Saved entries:
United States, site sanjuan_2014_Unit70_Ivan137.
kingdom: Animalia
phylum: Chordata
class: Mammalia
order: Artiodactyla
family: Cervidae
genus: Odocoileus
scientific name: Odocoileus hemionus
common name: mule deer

## [Task instructions]
All the lines above must be output exactly, with none omitted.

## [Answer space]
United States, site sanjuan_2014_Unit70_Ivan137.
kingdom: Animalia
phylum: Chordata
class: Mammalia
order: Artiodactyla
family: Cervidae
genus: Odocoileus
scientific name: Odocoileus hemionus
common name: mule deer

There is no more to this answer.